# A little sedation humor.



## reaganmarsh (Nov 17, 2016)

This is both a praise and a funny story. I had a colonoscopy and an upper GI scope today due to ongoing GI issues. No polyps found today, which means that for now, there's no more danger of cancer. We were very concerned, as during my last colonoscopy they'd cut out 13 polyps (several of which were of the aggressive precancerous sort). Thanks be to God for his mercy toward us in this! 



Here's what funny, though. When I was sedated today, Kara told me I said this to the nurse. I have no recollection of it at all. 

Nurse: So what do you do? 
Me: I'm a pastor. My wife says I yell sometimes when I preach. 
Nurse: You yell when you preach? What kind of preaching is that? 
Me: (apparently, quite emphatically) Good REFORMED preaching! 

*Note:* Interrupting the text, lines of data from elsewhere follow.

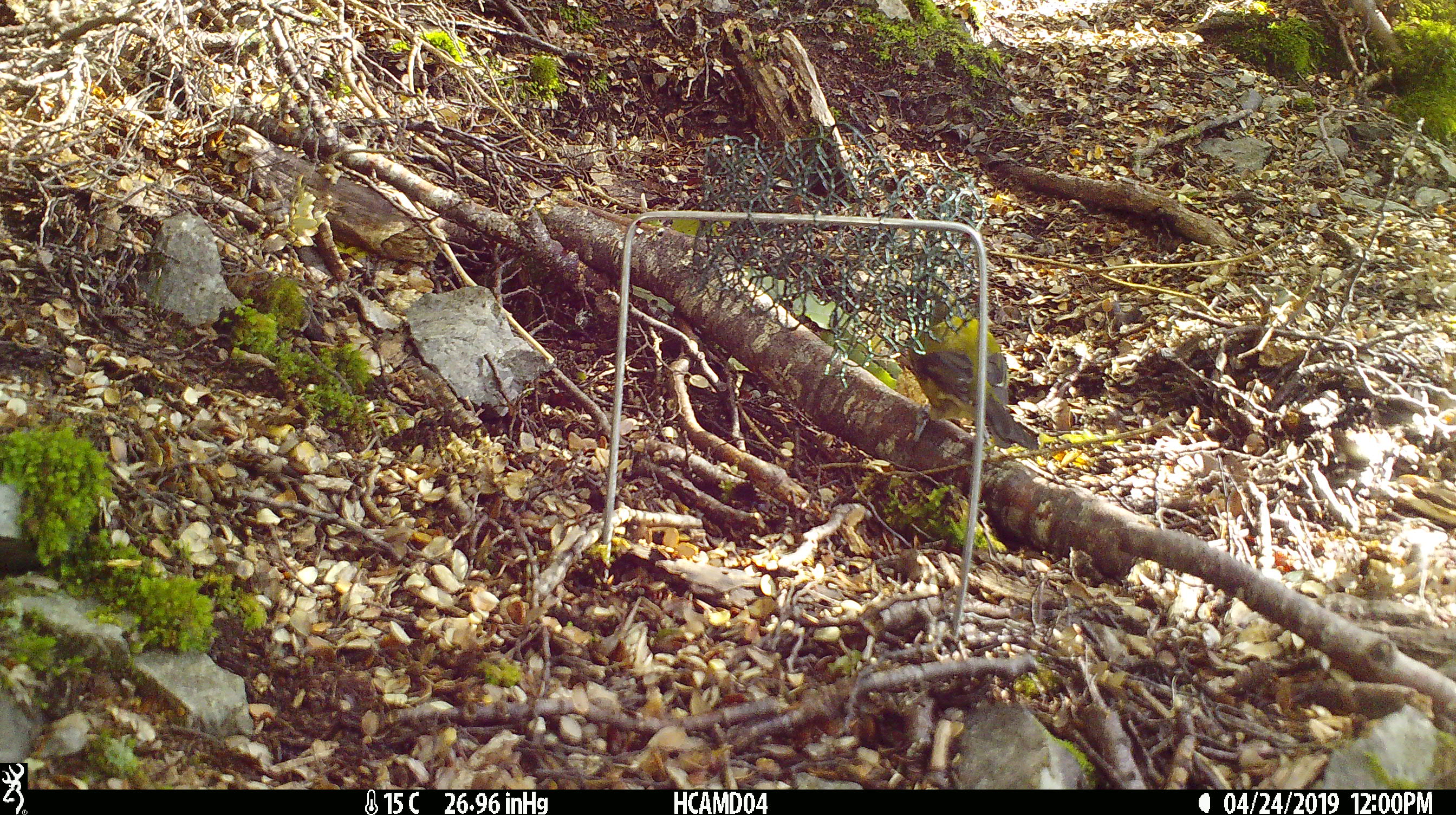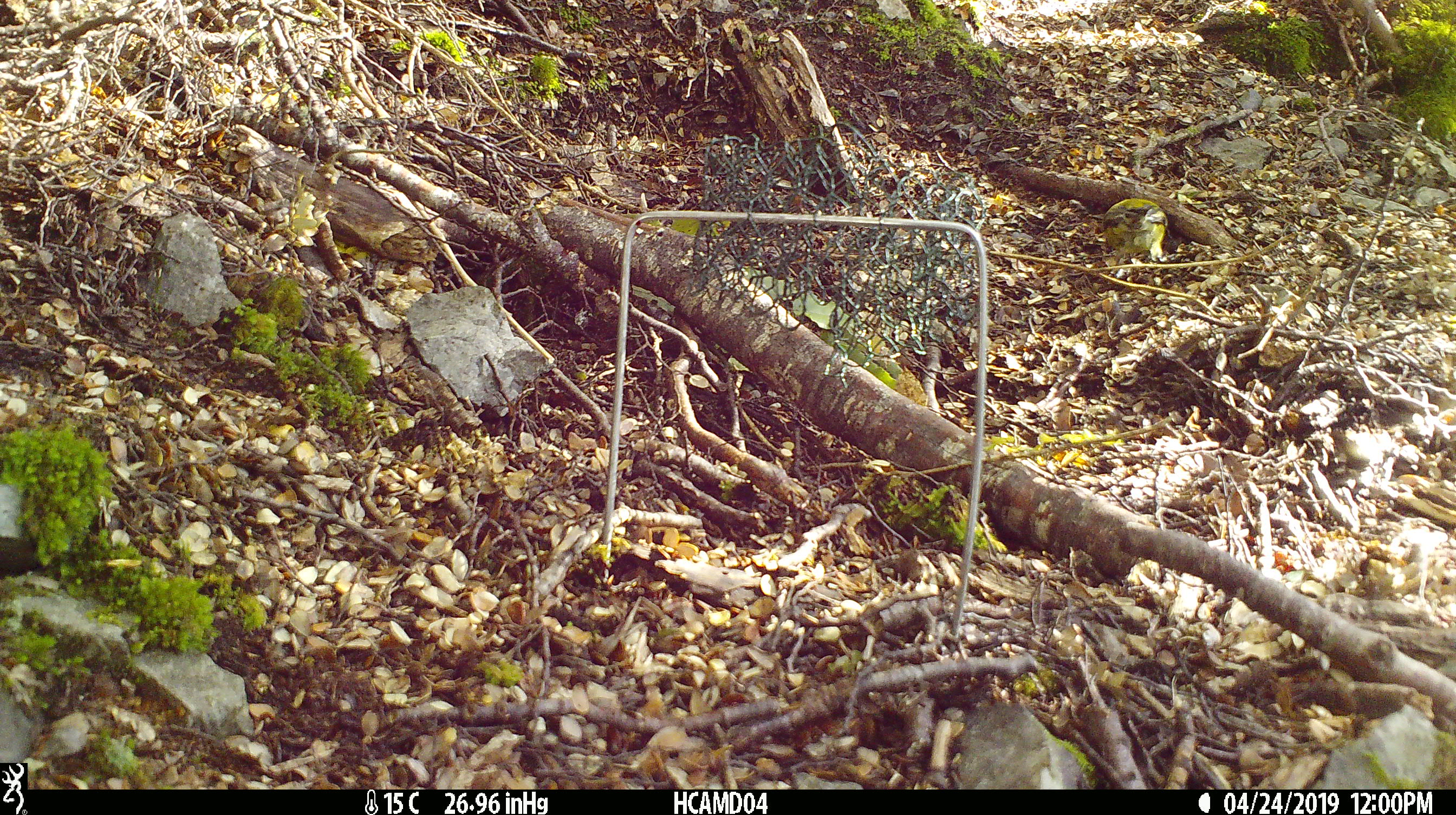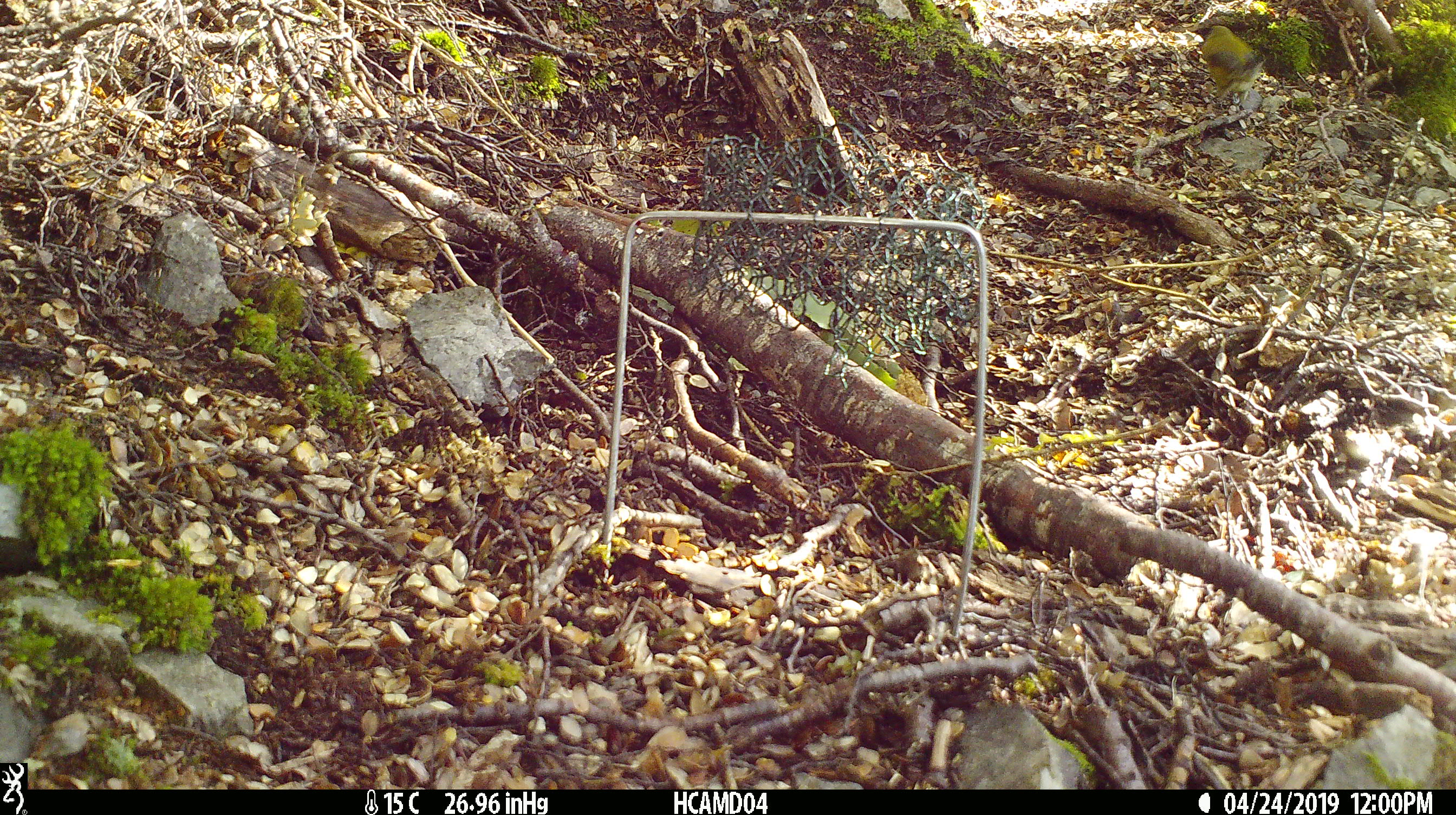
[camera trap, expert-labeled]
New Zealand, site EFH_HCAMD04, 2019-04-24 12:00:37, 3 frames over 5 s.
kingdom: Animalia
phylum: Chordata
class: Aves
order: Passeriformes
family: Meliphagidae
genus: Anthornis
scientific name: Anthornis melanura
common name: new zealand bellbird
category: bellbird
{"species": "bellbird (new zealand bellbird) (Anthornis melanura)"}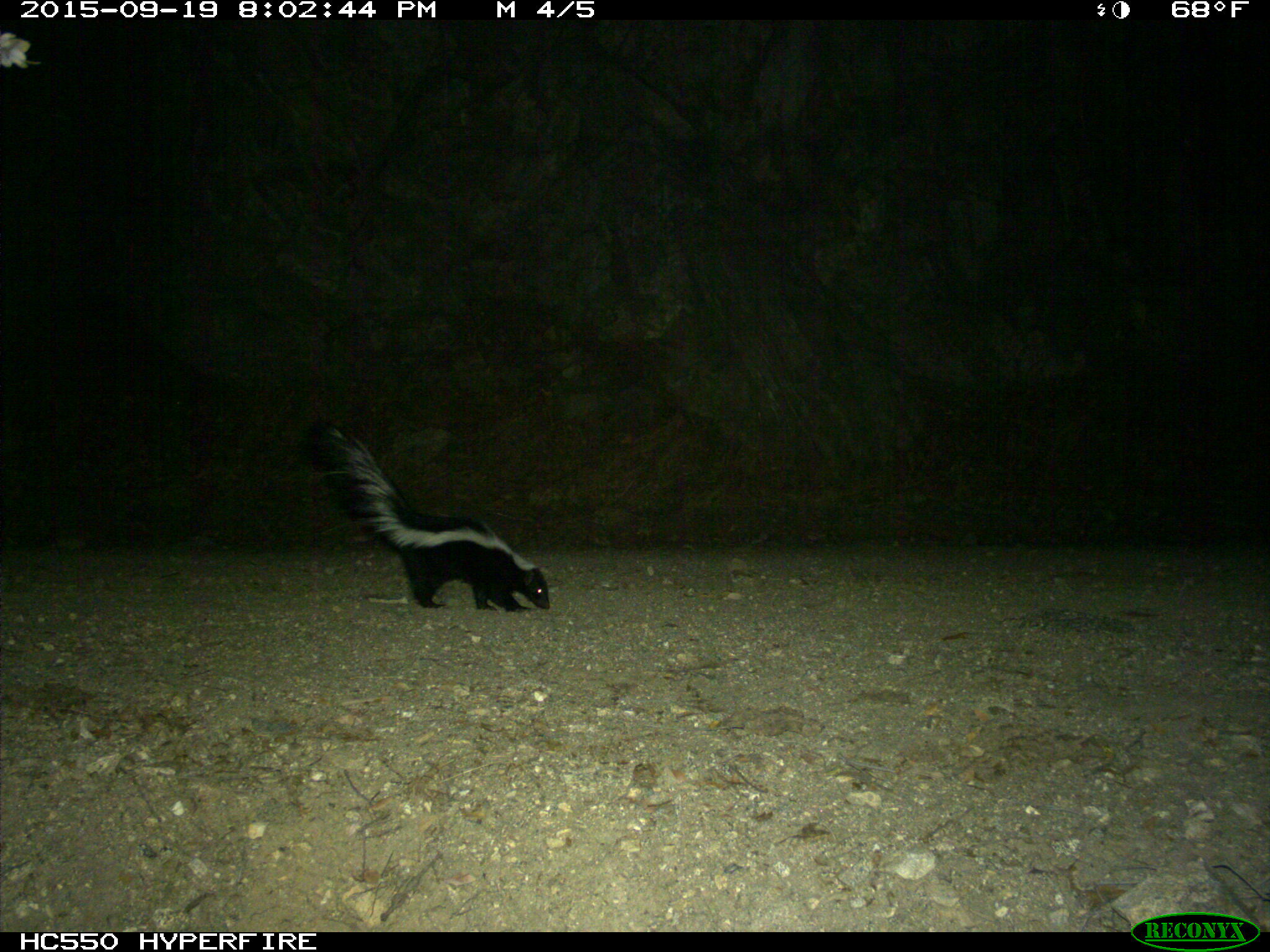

For context, this was happening at a Catholic hospital. Kara said she had her hands full trying to shush me, as I began talking about Reformed theology and tried to engage the nurse on the doctrines of grace. 

That's after this one from my previous colonoscopy (actually, back-to-back colonoscopies in one week due to complications after the first one. Back-to-back colonoscopies are not something I'd recommend, by the way!) 

Kara said she asked me as I was waking up after the procedure, "Tell me your deepest, darkest secrets." 

My response was, "If we confess our sins, He is faithful and just to forgive us our sins..." 

She replied, "Fair enough." 

Ha ha!


----------



## arapahoepark (Nov 17, 2016)

What a good sedated witness!


----------



## Logan (Nov 18, 2016)

Ha, pretty funny.


----------



## Bill The Baptist (Nov 18, 2016)

At least the sedation worked well for you. When I had an upper GI done a year and a half ago, the sedation had no effect on me whatsoever and the entire procedure was quite unpleasant. I was told before hand that I would not remember the experience. If only that were true.


----------



## earl40 (Nov 18, 2016)

Preaching out of season I see.


----------



## Gforce9 (Nov 18, 2016)

I've heard of pretty embarassing exchanges while sedated. I would be afraid of my own comments. It's a testimony to God's work in you.....


----------



## reaganmarsh (Nov 18, 2016)

Gforce9 said:


> I've heard of pretty embarassing exchanges while sedated. I would be afraid of my own comments. It's a testimony to God's work in you.....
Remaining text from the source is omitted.